Le couple âgé lui dit que Steph va venir alors elle tient encore. Elle respire à peine. On lui dit des mots : « Des mots forgés d’amour et de promesse, même s’ils simulent. (…). Des mots pour vivre et pour rêver. » (Le Message, p. 121) Le couple âgé la maintient dans l’illusion de la venue de son ami : « Il t’attendait, (…) Je l’ai vu, (…). Il vient... » (Le Message, p. 122) Et contre toute logique, Steph qui avait douté d’elle, a rebroussé chemin et vient vers elle, ayant peur pour sa vie, se remémorant l’Histoire : « De peuples à peuples, de familles à familles, qu’était-elle d’autre, la vie, que batailles, où la vanité, l’orgueil, la course au pouvoir et à ses avantages devenaient les leviers de l’existence ? » (Le Message, p. 126) Mais si l’amour reprend ses droits, alors l’espoir renaît comme dans le poème « Cavernes et soleil » :

« Au creuset de ses petites morts
L’homme s’éteint (…)

Il tentera de renaître. » (Poèmes pour un texte, p. 107)

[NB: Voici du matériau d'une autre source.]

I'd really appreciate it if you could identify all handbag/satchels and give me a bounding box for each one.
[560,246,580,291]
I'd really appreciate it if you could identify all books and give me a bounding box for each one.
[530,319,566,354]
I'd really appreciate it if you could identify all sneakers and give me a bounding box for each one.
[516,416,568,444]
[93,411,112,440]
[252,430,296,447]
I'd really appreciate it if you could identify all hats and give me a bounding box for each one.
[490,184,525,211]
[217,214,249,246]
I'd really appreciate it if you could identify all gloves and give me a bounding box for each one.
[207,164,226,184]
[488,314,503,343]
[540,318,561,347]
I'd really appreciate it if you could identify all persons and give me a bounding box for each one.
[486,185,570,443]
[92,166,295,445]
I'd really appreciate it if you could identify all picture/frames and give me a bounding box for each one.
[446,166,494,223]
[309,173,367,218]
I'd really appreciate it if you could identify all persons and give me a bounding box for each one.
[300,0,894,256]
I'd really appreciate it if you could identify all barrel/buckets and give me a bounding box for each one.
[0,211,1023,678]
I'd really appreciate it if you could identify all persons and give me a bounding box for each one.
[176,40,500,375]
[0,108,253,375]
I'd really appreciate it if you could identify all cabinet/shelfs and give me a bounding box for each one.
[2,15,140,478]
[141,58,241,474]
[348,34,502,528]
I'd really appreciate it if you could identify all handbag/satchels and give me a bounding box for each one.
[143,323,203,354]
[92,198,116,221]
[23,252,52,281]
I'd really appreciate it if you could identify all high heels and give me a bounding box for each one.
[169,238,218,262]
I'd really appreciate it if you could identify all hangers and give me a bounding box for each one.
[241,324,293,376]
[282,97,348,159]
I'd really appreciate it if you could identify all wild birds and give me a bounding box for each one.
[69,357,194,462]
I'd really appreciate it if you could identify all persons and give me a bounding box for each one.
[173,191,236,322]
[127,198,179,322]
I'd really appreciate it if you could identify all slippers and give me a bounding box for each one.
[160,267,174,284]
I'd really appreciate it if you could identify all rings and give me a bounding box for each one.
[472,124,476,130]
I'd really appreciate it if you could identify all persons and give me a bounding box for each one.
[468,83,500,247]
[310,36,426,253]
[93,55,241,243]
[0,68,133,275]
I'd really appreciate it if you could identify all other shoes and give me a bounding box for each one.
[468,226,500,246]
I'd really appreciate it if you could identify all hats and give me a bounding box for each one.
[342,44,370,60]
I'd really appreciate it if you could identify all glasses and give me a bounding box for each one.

Au seuil de la mort, Marie voit la vie autrement, « bref passage sur cette mystérieuse planète » (Le Message, p. 164) et elle ne peut détacher sa pensée de la fragilité de l’être : « Comment peut-on se prendre au sérieux quand l’existence est si éphémère et qu’elle ne cesse de courir vers sa fin ? » (Le Message, p. 164) Et Marie ne vit plus qu’au fil fragile de l’amour et de l’attente. Anya qui la veille, lui murmure : « Ma petite fille, tu verras comme il t’aime » (Le Message, p. 165) Même si Marie voit flou, même si elle peut à peine parler, elle s’attache à l’essentiel comme dans le poème « Cités » :

« Je dérobe et m’attache
à la brèche d’un sourire
à l’échange d’une parole
à l’étang d’un seul regard (…). 
» (Poèmes pour un texte, p. 210)

Et l’espoir fou se concrétise : « Je suis auprès de toi et je ne te quitterai jamais plus. (…). » (Le Message, p. 186) Le poème « L’échange » lui répond en écho :

« J’ai côtoyé l’abîme
L’échange me recrée (…). »
(Poèmes pour un texte, p. 52)

Marie accepte alors de laisser la mort la prendre puisqu’elle a retrouvé l’amour : « Marie s’évada en douceur vers une substance translucide, avant de n’être plus. » (Le Message, p. 187) Andrée Chedid sait bien nous parler de l’amour et le transcender comme dans son poème « Preuves de l’amour » :

« L’amour
Éperon du souffle

Recouvre nos fêlures
Pacifie nos gisements

Tisonne nos cendres
Soulève la voûte obscure. »
(Poèmes pour un texte, p. 196)

Même si Marie est morte en paix, la vie continue et le livre ne finit pas hélas sur cette image d’amour presque trop belle pour être vraie mais sur la matérialisation d’une pulsion meurtrière qui repousse la beauté de ce moment d’amour.